** Opening Source extract block **

In 1977, I moved into a real house of my own, and in June 1978, I brought Mama’s grandson, Leigh Chancellor Kennedy, home to live in what would have been her room. Leigh’s serene curiosity was unruffled and unafraid. His deep cerulean eyes seemed to look beyond me as if they were contemplating some universal truth.

A decade later, our son Morgan Burns Kennedy was born. His eyes narrowed when something went awry. His smiles were discreet. There was no doubt in my mind that Burns Kennedy had the “no monkey business around here” soul of Mamaw. He would have her “tell it like it is, ain’t no use in sugarcoating it” personality.

In a moment of wishing that Mama could be there with me as I was rocking Burns in my arms, I began to think how things might have been different if she had declined to run for governor. Why would she have chosen politics over us when she had so little time? The nights and days she stood on a makeshift stage shaking hands with strangers were days and nights I was at home alone. I envied friends who shopped with their mother, went to a picture show, got their daddy to help them with their algebra.

When Burns became animated and restless in my arms and stared at me through squinting eyes, his hands balled up in boxer style, I wished I could call on Mamaw and Mama. I pulled him close to comfort him but he was comfortless. He was upset but not crying. “Are you about to pitch a fit?” I asked. “How I wish I could ask Mamaw and Mama what to do with you! But they left you and me a long time ago, so I guess it’s just us.”

Burns relaxed and with his eyes wide open looked straight into mine. It was as if he understood what I said but disagreed with my opinion. Then somewhere in my heart, I came to understand that all that Mama did, she had done for us. Lurleen Wallace was a woman of courage because of her life rather than a Lady of Courage because of her death.

I dream about standing in the shallows of the Alabama Gulf with Mama as she casts her rod toward the sky. The silver spinner catches the last light as it arcs up and over the water.

“Here, hold the rod for me for a second.” Mama says as she cups her hand around a cigarette lighter to fend off a breeze. “Let’s get lucky. What do you think?”

“Yep, let’s get lucky,” I reply with a smile.

** Closing Source extract block **
** Opening Data records block **

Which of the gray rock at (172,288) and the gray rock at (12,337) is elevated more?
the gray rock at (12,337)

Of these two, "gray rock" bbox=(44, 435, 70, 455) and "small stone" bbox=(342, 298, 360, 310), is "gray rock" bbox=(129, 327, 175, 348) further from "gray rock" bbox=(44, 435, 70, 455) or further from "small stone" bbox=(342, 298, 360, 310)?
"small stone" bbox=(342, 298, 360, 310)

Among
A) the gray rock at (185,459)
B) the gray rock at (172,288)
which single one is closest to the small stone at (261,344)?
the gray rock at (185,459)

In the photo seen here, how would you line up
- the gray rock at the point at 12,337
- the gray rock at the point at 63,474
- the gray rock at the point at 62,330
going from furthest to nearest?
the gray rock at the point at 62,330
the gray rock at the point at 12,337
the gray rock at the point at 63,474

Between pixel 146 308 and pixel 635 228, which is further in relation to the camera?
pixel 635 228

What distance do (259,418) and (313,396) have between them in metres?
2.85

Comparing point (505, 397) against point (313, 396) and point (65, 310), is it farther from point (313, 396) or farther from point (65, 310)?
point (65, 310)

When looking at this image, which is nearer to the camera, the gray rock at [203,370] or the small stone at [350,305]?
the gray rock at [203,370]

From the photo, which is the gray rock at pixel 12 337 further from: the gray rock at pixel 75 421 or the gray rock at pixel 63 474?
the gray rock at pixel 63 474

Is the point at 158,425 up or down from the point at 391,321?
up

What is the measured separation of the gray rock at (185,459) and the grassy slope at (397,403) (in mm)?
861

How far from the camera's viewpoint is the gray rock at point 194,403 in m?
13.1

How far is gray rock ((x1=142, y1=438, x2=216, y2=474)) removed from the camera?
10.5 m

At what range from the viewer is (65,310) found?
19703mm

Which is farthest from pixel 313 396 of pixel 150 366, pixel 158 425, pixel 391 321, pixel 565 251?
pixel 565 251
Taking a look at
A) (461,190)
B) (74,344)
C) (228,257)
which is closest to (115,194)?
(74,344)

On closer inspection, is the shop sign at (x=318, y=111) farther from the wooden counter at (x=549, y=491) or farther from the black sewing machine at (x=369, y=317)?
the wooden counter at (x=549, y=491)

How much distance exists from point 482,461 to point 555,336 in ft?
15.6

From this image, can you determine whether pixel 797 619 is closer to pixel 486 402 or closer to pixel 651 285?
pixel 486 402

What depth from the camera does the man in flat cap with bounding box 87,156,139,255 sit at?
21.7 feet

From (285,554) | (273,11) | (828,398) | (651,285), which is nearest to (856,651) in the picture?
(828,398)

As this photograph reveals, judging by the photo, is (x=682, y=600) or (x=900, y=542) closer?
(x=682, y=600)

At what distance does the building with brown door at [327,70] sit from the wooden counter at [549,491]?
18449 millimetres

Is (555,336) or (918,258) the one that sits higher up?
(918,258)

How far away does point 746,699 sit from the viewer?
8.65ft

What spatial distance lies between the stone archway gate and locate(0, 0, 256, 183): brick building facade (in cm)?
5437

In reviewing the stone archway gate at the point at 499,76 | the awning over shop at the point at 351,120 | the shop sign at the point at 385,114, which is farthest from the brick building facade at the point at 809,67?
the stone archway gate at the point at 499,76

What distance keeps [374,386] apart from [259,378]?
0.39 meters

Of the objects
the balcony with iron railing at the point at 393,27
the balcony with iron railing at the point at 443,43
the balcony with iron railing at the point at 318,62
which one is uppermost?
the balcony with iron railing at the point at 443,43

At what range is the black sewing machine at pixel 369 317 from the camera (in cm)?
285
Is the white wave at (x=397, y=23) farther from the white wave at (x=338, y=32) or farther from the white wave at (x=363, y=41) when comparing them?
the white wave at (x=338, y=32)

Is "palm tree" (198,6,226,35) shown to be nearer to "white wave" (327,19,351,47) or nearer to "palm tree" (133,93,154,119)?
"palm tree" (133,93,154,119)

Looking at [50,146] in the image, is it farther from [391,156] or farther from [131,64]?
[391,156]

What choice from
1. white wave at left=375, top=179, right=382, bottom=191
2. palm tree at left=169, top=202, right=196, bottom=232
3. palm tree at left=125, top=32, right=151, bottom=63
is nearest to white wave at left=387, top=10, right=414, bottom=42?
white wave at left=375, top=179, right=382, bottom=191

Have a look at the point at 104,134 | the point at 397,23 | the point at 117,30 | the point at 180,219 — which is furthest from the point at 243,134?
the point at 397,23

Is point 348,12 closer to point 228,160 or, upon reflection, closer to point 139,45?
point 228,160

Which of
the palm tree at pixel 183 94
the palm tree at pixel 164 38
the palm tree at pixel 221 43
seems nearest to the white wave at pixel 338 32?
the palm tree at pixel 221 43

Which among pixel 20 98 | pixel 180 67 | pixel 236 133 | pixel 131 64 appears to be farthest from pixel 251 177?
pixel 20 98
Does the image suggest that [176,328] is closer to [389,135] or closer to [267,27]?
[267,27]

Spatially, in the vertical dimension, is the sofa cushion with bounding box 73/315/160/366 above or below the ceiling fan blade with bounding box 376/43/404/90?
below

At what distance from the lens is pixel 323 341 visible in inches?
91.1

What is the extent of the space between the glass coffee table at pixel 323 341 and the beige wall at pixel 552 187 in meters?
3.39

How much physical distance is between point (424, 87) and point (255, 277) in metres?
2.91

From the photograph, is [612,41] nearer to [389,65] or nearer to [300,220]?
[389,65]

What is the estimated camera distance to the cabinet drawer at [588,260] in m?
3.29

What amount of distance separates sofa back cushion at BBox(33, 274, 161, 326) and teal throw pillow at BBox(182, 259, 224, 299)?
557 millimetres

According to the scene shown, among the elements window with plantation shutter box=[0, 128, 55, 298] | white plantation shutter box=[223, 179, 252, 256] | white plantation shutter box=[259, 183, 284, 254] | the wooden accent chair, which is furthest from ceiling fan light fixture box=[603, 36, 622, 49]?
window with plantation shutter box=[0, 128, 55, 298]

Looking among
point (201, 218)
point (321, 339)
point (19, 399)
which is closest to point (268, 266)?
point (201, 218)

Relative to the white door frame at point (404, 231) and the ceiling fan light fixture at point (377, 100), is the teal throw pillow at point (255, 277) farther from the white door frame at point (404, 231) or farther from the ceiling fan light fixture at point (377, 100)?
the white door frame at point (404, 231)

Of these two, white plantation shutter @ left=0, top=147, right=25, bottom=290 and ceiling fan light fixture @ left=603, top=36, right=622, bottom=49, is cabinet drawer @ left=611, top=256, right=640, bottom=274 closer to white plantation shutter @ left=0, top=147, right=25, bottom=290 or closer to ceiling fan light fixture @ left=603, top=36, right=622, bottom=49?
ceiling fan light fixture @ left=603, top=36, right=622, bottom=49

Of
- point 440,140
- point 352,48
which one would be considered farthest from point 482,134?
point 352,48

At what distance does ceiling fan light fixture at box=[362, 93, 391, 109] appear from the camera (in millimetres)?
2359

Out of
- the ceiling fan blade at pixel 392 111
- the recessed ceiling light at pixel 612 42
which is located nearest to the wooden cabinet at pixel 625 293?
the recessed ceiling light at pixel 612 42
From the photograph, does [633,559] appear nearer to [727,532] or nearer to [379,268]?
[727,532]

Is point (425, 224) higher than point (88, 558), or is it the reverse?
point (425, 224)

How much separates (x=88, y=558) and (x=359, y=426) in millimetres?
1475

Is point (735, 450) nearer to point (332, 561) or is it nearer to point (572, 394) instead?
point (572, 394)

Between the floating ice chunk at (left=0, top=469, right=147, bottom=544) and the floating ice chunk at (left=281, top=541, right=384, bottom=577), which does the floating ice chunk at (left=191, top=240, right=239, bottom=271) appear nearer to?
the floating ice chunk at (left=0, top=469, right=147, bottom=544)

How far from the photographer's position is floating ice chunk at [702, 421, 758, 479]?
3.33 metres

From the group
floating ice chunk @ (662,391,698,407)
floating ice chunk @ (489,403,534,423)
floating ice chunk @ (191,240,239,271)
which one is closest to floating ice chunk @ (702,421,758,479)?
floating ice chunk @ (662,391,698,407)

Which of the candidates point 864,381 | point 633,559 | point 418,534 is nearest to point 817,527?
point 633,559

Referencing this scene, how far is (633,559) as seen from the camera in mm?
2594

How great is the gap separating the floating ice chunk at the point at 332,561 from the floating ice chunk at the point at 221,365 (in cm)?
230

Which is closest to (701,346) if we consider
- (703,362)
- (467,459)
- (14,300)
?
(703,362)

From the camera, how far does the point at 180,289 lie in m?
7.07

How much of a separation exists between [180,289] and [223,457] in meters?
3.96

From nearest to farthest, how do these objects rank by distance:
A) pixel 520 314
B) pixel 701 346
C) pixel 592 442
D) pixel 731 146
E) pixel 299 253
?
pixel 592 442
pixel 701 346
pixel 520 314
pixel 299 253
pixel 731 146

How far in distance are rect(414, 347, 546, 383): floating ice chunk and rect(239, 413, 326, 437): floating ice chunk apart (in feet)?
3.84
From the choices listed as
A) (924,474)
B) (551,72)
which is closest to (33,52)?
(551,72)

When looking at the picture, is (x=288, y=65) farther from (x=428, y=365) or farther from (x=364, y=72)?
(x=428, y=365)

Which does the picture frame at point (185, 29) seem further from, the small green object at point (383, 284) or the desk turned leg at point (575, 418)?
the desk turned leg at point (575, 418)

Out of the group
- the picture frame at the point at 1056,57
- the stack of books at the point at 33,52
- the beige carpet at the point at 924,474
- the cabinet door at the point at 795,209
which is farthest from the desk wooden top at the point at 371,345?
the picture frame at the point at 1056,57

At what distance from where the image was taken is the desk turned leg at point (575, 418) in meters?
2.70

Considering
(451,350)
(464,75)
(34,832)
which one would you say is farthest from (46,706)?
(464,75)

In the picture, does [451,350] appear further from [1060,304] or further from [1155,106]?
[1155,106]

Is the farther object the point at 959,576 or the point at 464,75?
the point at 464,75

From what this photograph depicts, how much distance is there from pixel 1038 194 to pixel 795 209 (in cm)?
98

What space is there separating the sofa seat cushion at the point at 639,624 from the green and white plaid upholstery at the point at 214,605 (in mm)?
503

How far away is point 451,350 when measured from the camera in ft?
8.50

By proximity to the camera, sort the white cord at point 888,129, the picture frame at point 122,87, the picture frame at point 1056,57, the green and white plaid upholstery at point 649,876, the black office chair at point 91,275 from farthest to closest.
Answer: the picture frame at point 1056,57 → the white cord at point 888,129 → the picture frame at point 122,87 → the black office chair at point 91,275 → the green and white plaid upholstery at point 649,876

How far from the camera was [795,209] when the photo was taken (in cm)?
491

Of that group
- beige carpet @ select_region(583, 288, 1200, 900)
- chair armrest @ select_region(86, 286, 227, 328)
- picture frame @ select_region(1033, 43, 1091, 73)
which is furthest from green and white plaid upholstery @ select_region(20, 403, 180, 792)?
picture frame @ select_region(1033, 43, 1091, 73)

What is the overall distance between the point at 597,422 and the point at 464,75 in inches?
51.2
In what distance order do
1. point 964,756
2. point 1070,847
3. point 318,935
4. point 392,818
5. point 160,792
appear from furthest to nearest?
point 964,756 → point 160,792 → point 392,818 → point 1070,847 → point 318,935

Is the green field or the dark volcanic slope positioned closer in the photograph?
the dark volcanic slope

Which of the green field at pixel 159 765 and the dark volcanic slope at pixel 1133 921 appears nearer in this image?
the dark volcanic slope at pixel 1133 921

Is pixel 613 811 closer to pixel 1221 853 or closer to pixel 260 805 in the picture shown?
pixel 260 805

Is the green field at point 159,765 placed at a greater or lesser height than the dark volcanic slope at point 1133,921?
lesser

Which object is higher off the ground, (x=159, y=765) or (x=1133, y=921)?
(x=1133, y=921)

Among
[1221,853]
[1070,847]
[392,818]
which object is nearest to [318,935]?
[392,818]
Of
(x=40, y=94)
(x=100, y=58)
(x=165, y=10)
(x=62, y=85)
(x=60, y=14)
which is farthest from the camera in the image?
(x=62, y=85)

** Closing Data records block **

Exercise instructions —
Summarize the memoir excerpt in two sentences.

Answer for the task —
The narrator brought Mama's grandson Leigh home in 1978, and a decade later son Burns was born, whose soul the narrator was sure matched Mamaw's no-nonsense one. While rocking Burns and wishing for Mama, the narrator wondered why she had chosen politics over her family when she had so little time, but came to understand that all she did was done for them and that Lurleen Wallace was a woman of courage because of her life.